> _EXERCISE INPUTS_

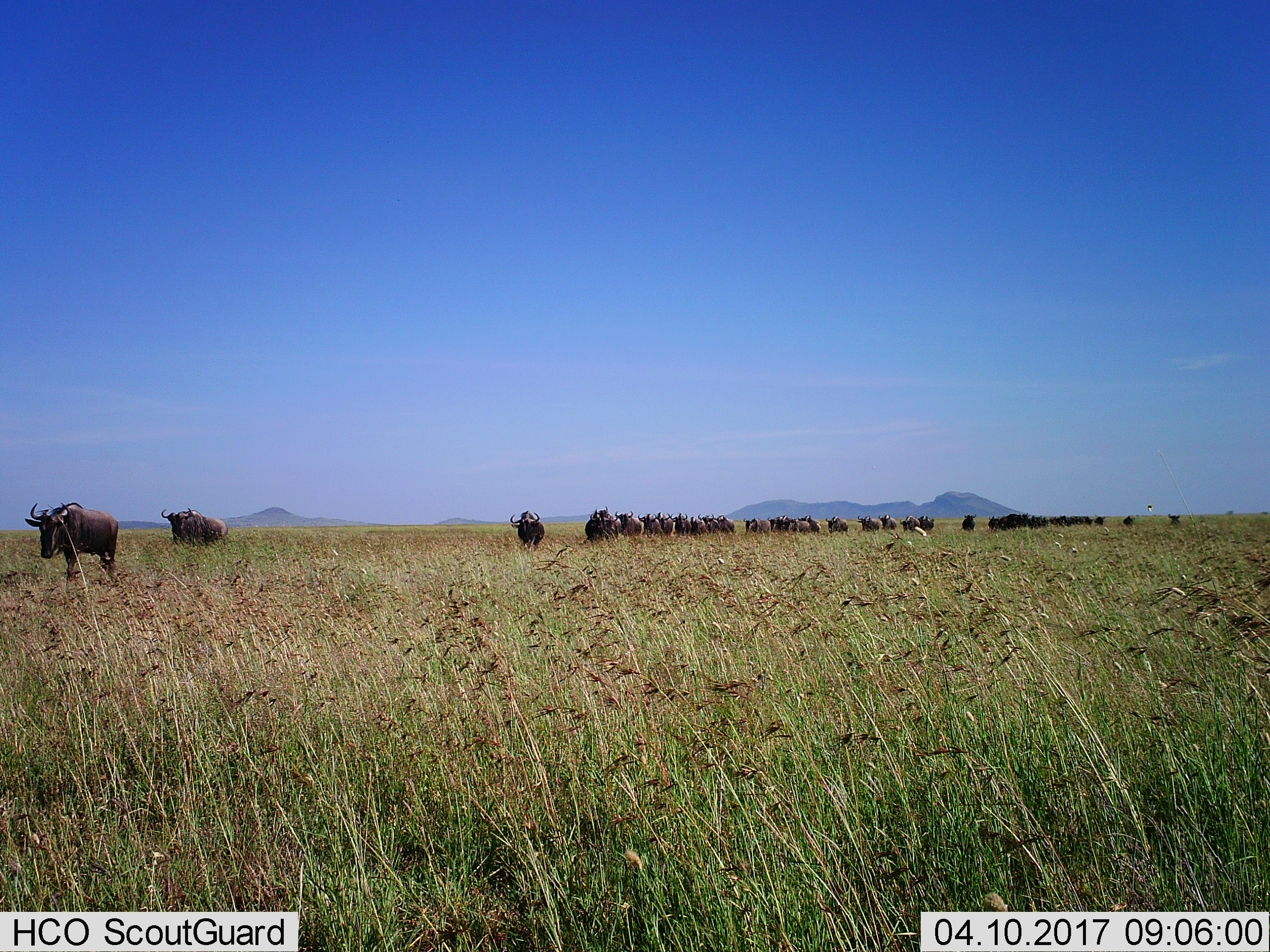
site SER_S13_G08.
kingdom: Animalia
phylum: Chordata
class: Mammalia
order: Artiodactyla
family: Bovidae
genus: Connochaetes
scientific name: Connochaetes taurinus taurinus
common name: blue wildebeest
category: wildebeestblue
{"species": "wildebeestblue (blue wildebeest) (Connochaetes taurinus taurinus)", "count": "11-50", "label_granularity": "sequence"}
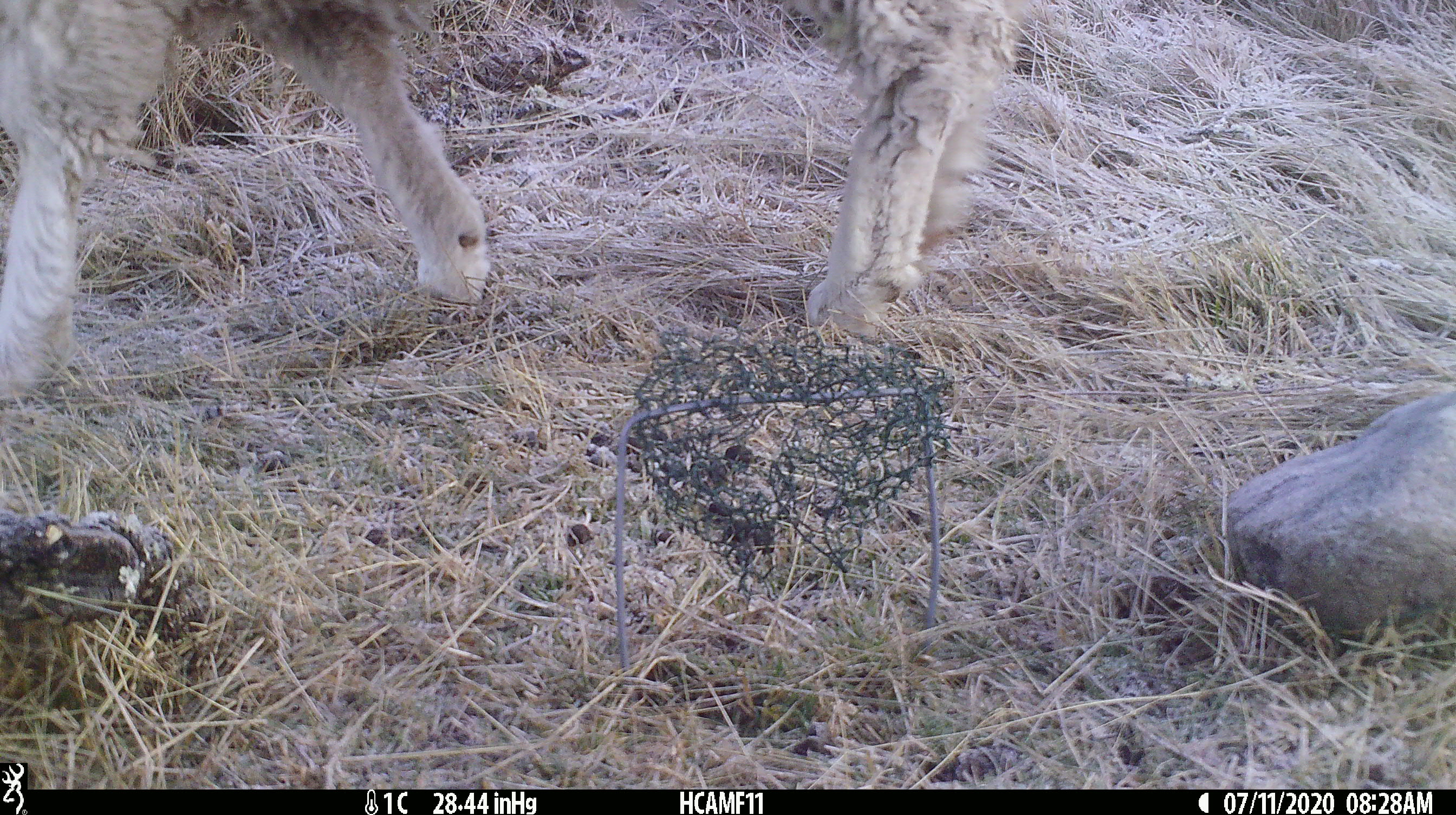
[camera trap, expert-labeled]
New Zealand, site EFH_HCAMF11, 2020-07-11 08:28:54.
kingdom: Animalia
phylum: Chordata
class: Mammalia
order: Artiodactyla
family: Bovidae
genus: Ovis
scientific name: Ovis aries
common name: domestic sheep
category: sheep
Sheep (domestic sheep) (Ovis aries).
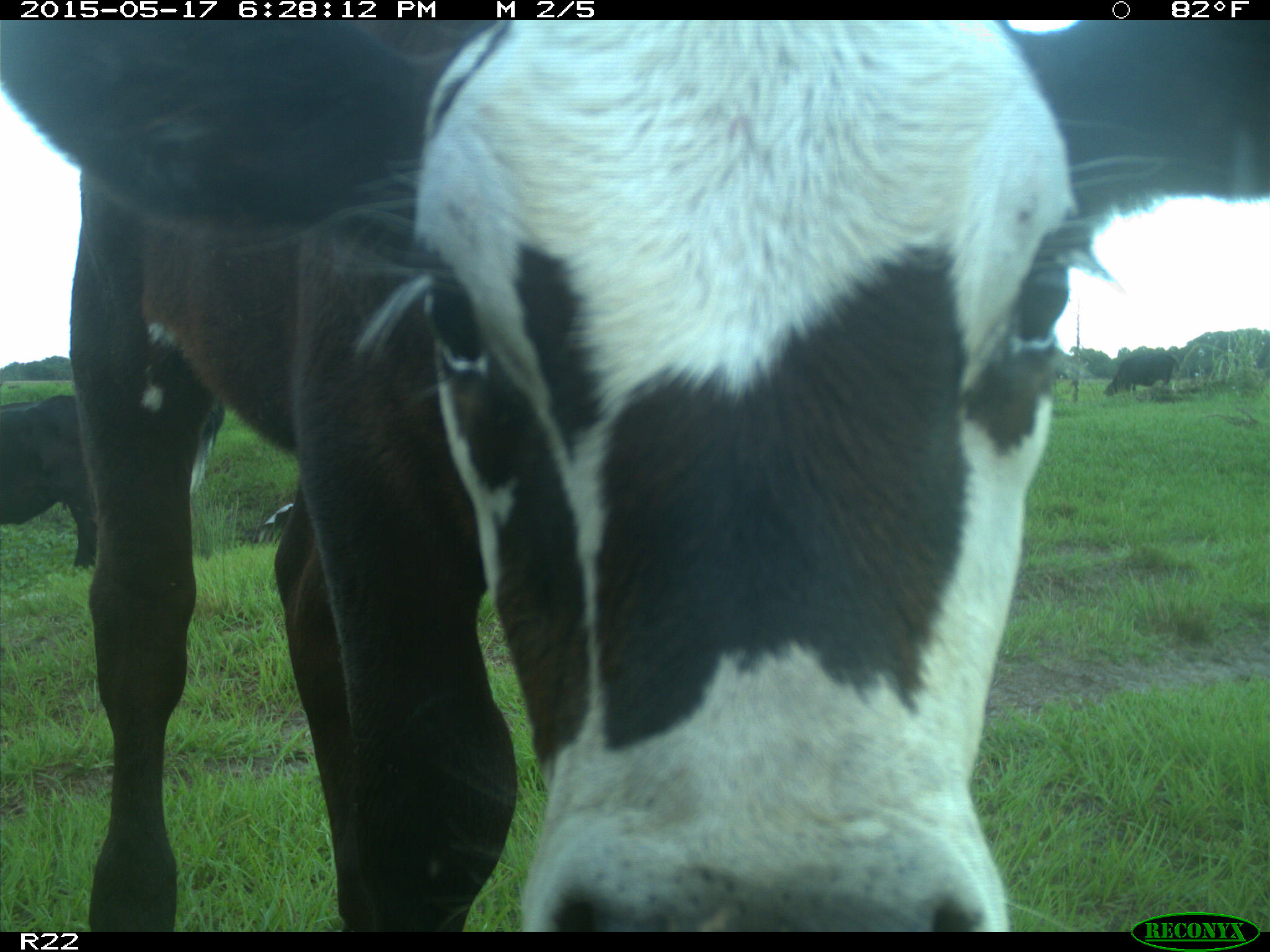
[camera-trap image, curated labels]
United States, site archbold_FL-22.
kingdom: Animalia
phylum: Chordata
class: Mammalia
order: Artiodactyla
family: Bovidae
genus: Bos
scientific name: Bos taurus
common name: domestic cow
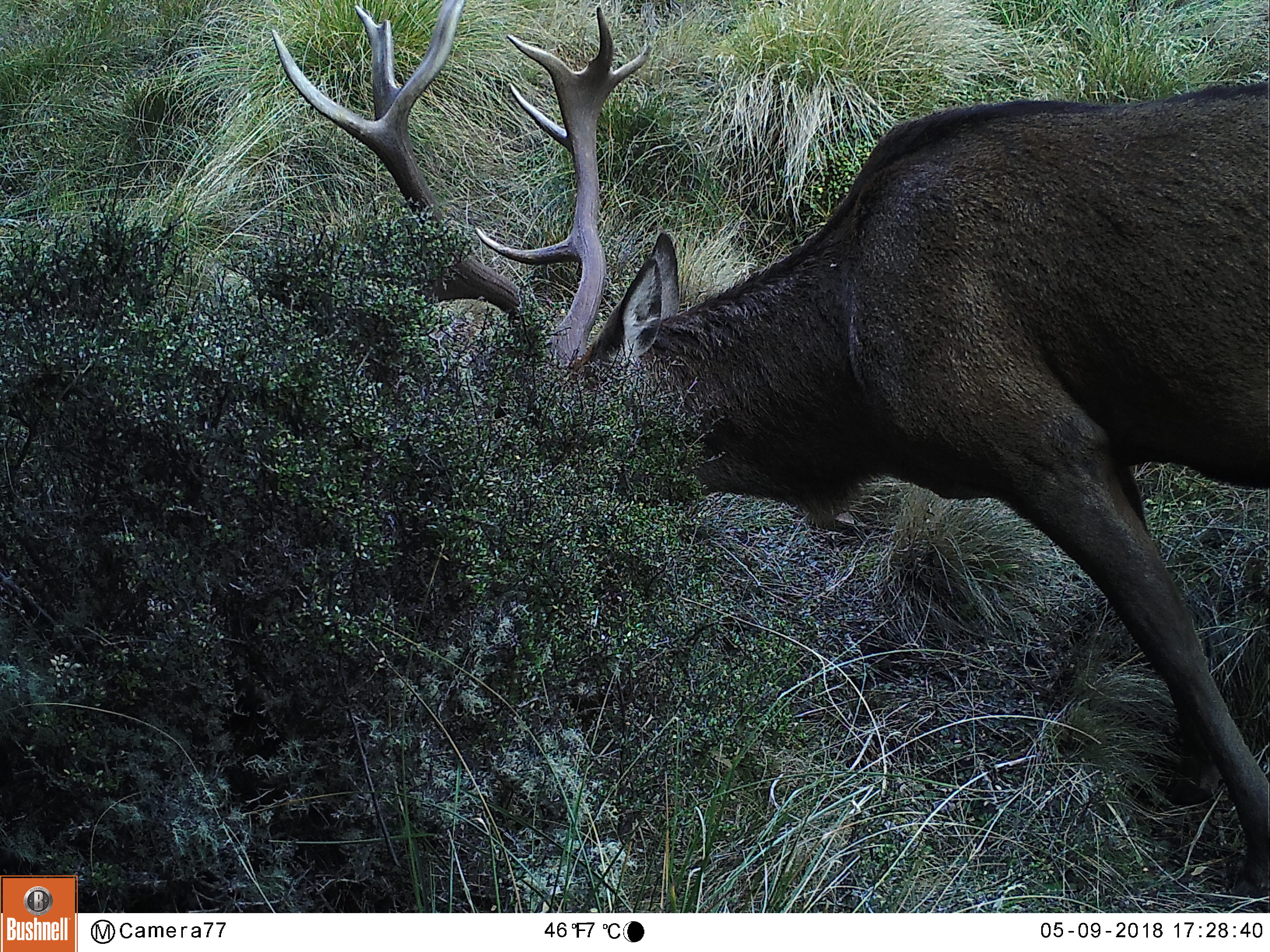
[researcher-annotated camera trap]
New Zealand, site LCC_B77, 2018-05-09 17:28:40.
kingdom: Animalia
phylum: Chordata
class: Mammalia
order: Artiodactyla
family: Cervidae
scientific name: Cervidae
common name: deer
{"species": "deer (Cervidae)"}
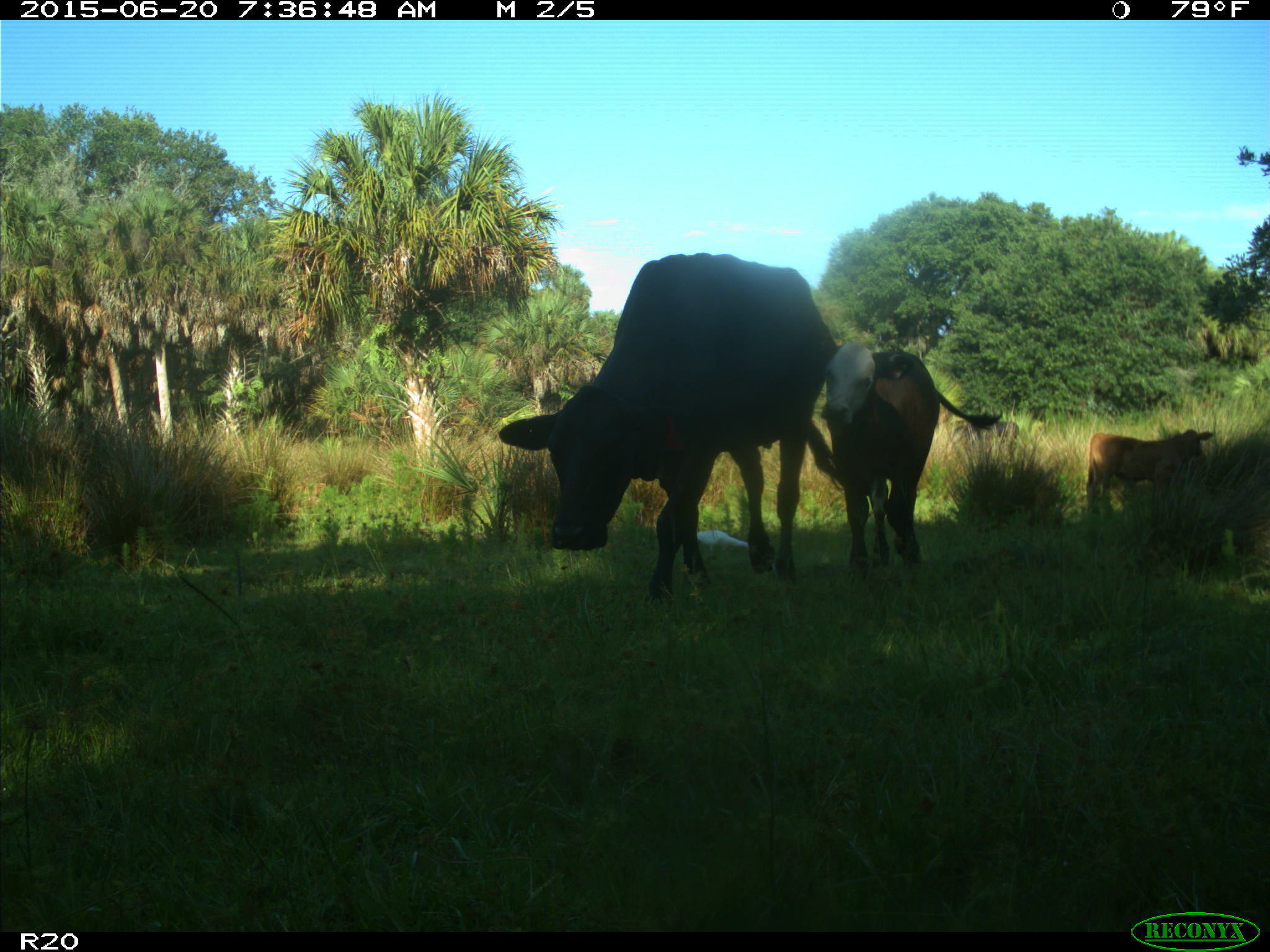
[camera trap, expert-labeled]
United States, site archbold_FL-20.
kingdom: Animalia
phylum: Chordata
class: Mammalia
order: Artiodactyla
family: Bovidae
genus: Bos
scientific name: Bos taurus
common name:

> _WHAT THE TASK ASKS_
Above are the records; copy them exactly without the pictures.

> _SOLVED PROBLEM_
site SER_S13_G08.
kingdom: Animalia
phylum: Chordata
class: Mammalia
order: Artiodactyla
family: Bovidae
genus: Connochaetes
scientific name: Connochaetes taurinus taurinus
common name: blue wildebeest
category: wildebeestblue
{"species": "wildebeestblue (blue wildebeest) (Connochaetes taurinus taurinus)", "count": "11-50", "label_granularity": "sequence"}
[camera trap, expert-labeled]
New Zealand, site EFH_HCAMF11, 2020-07-11 08:28:54.
kingdom: Animalia
phylum: Chordata
class: Mammalia
order: Artiodactyla
family: Bovidae
genus: Ovis
scientific name: Ovis aries
common name: domestic sheep
category: sheep
Sheep (domestic sheep) (Ovis aries).
[camera-trap image, curated labels]
United States, site archbold_FL-22.
kingdom: Animalia
phylum: Chordata
class: Mammalia
order: Artiodactyla
family: Bovidae
genus: Bos
scientific name: Bos taurus
common name: domestic cow
[researcher-annotated camera trap]
New Zealand, site LCC_B77, 2018-05-09 17:28:40.
kingdom: Animalia
phylum: Chordata
class: Mammalia
order: Artiodactyla
family: Cervidae
scientific name: Cervidae
common name: deer
{"species": "deer (Cervidae)"}
[camera trap, expert-labeled]
United States, site archbold_FL-20.
kingdom: Animalia
phylum: Chordata
class: Mammalia
order: Artiodactyla
family: Bovidae
genus: Bos
scientific name: Bos taurus
common name:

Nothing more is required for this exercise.